Most sources identify Robert Rauschenberg as Jewish, and his art has been a fixture in museums and exhibitions of Jewish art. So, either Robert Rauschenberg was both Jewish and a Stone-Campbellite, or there were two prominent artists by the same name.
From: Don Haymes, "RE: cultural history--our novelists, poets, artists and actors?", written 9 January 1998, post in "Stone-Campbell Archives" section on the Abilene Christian University website (http://www.bible.acu.edu/s-c/Default.asp?Bookmark=18131; viewed 16 March 2005):
...you will probably want to look into Dale A Jorgenson, Theological and Aesthetic Roots in the Stone-Campbell Movement (Kirksville MO: Thomas Jefferson University Press, 1989).I reviewed this work... shortly after its publication.
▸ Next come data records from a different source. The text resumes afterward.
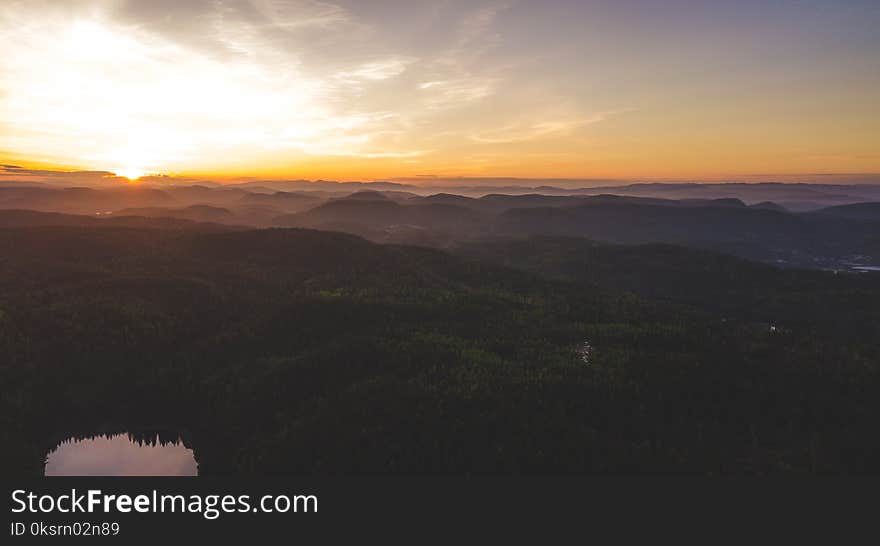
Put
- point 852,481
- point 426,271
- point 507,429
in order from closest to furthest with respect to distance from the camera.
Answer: point 852,481, point 507,429, point 426,271

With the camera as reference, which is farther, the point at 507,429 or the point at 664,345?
the point at 664,345

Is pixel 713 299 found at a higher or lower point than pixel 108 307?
lower

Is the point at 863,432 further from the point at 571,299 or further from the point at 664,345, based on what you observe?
the point at 571,299

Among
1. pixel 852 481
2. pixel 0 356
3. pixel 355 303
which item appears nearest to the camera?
pixel 852 481

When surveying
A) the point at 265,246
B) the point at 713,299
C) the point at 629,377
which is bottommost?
the point at 713,299

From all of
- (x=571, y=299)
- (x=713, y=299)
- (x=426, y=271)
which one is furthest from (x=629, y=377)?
(x=713, y=299)

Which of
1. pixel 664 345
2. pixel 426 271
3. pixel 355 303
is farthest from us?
pixel 426 271

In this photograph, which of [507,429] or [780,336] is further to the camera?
[780,336]

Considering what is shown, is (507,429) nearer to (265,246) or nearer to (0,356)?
(0,356)

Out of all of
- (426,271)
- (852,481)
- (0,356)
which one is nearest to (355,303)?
(0,356)
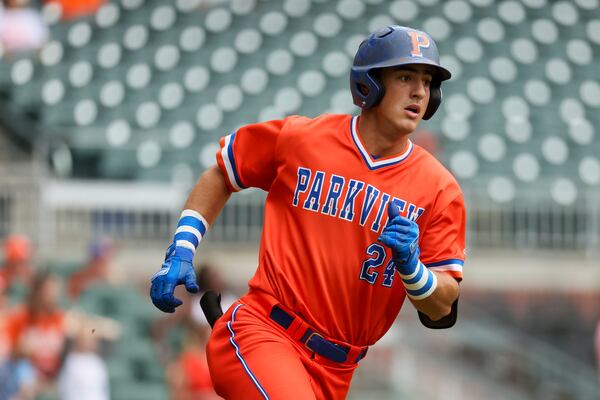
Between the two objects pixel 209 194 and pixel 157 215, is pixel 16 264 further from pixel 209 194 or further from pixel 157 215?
pixel 209 194

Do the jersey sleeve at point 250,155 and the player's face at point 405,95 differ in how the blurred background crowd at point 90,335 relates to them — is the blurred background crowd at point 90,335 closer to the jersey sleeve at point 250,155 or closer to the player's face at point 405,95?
the jersey sleeve at point 250,155

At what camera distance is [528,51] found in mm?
15914

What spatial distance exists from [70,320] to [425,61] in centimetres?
483

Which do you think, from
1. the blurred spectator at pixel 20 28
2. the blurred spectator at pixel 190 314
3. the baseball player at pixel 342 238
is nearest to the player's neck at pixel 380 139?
the baseball player at pixel 342 238

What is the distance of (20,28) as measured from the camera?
1348cm

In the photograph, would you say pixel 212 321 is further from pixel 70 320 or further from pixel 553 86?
pixel 553 86

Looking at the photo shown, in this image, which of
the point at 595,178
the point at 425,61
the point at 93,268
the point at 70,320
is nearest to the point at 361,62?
the point at 425,61

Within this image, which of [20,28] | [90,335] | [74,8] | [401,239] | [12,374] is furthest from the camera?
[74,8]

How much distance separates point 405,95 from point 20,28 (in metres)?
11.0

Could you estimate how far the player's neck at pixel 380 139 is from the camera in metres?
3.38

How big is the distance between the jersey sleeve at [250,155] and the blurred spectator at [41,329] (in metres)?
3.71

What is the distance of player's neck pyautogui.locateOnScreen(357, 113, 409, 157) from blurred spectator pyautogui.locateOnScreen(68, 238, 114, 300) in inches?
193

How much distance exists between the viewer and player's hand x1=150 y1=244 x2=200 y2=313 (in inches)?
127

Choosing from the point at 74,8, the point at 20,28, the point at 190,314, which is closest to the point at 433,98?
the point at 190,314
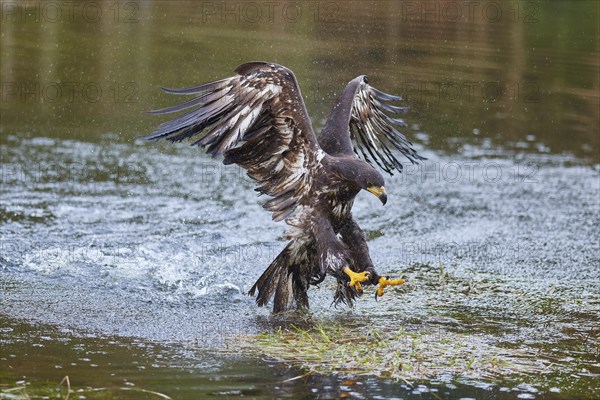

DAJ [Dale A Jorgenson] is Elmer Jorgenson's nephew. He is not a historian and is heavily dependent on Leroy Garrett. He does, however, attempt a coherent Campbellite aesthetic, historically and theologically. DAJ pays inordinate attention to Vachel Lindsay, but he also notices at length the painter Robert Rauschenberg, who at age 13 gave up the idea of becoming a preacher of the Churches of Christ but did not "leave the church" until his 20s.